— START OF Material provided —
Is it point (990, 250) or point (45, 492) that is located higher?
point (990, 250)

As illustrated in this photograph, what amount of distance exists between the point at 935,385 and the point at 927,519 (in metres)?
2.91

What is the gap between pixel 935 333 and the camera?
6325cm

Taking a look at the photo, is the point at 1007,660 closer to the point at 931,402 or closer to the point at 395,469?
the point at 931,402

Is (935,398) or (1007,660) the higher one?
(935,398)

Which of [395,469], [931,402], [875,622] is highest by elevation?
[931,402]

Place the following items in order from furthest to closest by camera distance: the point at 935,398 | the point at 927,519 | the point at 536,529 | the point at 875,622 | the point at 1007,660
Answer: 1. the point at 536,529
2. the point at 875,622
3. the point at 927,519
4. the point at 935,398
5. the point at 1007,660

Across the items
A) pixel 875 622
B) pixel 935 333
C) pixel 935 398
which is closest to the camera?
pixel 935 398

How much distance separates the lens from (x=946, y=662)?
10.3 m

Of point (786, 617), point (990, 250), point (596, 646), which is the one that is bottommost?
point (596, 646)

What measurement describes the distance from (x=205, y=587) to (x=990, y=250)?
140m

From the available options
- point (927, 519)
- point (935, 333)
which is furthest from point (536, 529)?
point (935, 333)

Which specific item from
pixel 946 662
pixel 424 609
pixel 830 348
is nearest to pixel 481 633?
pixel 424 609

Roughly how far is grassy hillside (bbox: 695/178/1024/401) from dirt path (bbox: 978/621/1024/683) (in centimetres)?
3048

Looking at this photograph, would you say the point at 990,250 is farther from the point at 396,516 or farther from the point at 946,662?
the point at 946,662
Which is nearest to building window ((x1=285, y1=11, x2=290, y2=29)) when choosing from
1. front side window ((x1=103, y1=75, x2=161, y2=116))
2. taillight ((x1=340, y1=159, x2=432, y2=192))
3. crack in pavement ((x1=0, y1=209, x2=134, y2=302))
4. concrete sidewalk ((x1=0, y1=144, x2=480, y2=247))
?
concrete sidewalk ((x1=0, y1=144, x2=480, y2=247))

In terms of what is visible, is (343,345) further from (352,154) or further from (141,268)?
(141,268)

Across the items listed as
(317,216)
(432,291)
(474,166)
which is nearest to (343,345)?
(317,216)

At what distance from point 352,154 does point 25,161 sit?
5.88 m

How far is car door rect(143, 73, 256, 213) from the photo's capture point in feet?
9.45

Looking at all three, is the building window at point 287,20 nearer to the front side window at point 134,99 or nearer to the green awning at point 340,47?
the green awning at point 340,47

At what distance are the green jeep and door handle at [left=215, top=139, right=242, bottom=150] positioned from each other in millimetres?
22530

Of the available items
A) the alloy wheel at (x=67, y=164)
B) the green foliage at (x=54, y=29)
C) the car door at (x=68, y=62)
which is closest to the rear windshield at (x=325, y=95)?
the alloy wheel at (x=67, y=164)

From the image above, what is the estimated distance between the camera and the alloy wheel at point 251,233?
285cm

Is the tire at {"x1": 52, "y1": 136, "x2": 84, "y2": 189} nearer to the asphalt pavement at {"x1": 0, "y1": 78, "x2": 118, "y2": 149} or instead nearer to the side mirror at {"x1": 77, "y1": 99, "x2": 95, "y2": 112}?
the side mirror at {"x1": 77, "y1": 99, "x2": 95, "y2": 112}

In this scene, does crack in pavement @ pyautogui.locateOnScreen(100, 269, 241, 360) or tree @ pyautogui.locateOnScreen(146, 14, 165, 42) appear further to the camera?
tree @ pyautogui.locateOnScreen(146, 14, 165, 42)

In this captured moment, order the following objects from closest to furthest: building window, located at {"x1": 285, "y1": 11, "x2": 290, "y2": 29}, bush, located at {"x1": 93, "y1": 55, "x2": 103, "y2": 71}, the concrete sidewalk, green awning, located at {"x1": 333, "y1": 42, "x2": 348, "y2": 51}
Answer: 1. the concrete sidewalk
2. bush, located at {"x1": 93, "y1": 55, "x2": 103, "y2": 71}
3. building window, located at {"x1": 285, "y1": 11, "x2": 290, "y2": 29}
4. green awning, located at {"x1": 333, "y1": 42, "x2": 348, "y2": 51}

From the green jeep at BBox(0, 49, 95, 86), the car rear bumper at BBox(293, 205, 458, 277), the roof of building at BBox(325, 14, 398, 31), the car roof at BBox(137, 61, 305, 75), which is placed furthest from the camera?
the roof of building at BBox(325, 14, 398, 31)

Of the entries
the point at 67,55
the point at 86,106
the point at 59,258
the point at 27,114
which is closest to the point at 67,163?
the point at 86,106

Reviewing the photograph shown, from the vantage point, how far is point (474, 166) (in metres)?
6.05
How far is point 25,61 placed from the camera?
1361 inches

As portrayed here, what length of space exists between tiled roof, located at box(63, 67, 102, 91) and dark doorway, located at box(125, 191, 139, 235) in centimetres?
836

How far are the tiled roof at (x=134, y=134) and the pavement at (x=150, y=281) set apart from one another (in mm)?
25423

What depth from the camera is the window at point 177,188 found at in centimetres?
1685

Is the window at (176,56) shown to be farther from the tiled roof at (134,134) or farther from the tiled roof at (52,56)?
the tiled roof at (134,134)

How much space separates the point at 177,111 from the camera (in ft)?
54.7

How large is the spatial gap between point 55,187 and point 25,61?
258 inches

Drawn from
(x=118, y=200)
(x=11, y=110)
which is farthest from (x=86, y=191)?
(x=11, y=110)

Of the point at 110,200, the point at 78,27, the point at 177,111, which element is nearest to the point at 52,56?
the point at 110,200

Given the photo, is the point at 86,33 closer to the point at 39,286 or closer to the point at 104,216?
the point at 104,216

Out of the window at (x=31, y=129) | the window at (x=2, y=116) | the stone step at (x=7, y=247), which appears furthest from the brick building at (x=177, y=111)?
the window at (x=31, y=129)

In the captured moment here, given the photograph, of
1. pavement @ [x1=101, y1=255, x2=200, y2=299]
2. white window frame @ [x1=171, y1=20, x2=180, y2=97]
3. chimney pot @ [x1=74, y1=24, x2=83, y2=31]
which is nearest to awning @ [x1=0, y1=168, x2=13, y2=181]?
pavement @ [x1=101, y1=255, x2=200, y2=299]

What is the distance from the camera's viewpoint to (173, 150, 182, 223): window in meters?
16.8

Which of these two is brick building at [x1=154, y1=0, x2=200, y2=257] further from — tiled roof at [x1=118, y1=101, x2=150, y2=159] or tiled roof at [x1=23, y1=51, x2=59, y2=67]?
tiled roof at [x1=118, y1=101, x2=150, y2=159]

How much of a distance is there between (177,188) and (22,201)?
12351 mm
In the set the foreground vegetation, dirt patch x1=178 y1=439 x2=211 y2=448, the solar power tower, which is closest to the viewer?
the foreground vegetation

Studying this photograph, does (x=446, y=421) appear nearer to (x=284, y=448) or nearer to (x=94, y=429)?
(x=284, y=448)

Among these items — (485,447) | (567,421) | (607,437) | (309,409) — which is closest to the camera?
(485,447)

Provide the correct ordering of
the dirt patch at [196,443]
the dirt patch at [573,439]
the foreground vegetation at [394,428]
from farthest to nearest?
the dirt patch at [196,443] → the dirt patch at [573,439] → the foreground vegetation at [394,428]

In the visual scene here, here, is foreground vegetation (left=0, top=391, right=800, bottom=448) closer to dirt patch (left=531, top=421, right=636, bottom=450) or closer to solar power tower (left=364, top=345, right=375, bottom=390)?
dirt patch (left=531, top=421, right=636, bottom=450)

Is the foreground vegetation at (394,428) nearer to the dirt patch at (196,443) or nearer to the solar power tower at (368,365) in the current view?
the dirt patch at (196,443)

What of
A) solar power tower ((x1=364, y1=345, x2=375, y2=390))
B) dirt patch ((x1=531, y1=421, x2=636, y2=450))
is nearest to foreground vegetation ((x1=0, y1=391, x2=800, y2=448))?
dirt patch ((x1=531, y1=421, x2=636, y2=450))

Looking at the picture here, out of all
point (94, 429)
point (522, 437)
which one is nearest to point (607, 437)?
— END OF Material provided —
In the stretch from the line containing "What is the distance" through the end of the entries, substitute "observation tower" for every "solar power tower" and reproduce those lines with no other change.

** Expected answer **
What is the distance from the camera's viewpoint to (173, 150, 182, 223): window in meters?
16.8

Which of these two is brick building at [x1=154, y1=0, x2=200, y2=257] further from — tiled roof at [x1=118, y1=101, x2=150, y2=159] or tiled roof at [x1=23, y1=51, x2=59, y2=67]?
tiled roof at [x1=118, y1=101, x2=150, y2=159]

How much of a distance is there between (177,188) and (22,201)?
12351 mm
In the set the foreground vegetation, dirt patch x1=178 y1=439 x2=211 y2=448, the observation tower, which is closest to the viewer?
the foreground vegetation

Studying this photograph, does (x=446, y=421) appear nearer to (x=284, y=448) or nearer to (x=94, y=429)?
(x=284, y=448)

Among these items — (485,447) | (567,421) | (607,437) | (309,409) — which is closest to the camera?
(485,447)

Provide the correct ordering of
the dirt patch at [196,443]
the dirt patch at [573,439]
the foreground vegetation at [394,428]
from farthest to nearest?
the dirt patch at [196,443] → the dirt patch at [573,439] → the foreground vegetation at [394,428]

In the visual scene here, here, is foreground vegetation (left=0, top=391, right=800, bottom=448) closer to dirt patch (left=531, top=421, right=636, bottom=450) or closer to observation tower (left=364, top=345, right=375, bottom=390)?
dirt patch (left=531, top=421, right=636, bottom=450)

Is the foreground vegetation at (394,428) nearer to the dirt patch at (196,443) or nearer to the observation tower at (368,365) in the current view?
the dirt patch at (196,443)

What of
A) observation tower ((x1=364, y1=345, x2=375, y2=390))
B) dirt patch ((x1=531, y1=421, x2=636, y2=450))
is nearest to foreground vegetation ((x1=0, y1=391, x2=800, y2=448))?
dirt patch ((x1=531, y1=421, x2=636, y2=450))

Looking at the picture here, out of all
point (94, 429)
point (522, 437)
which one is nearest to point (607, 437)?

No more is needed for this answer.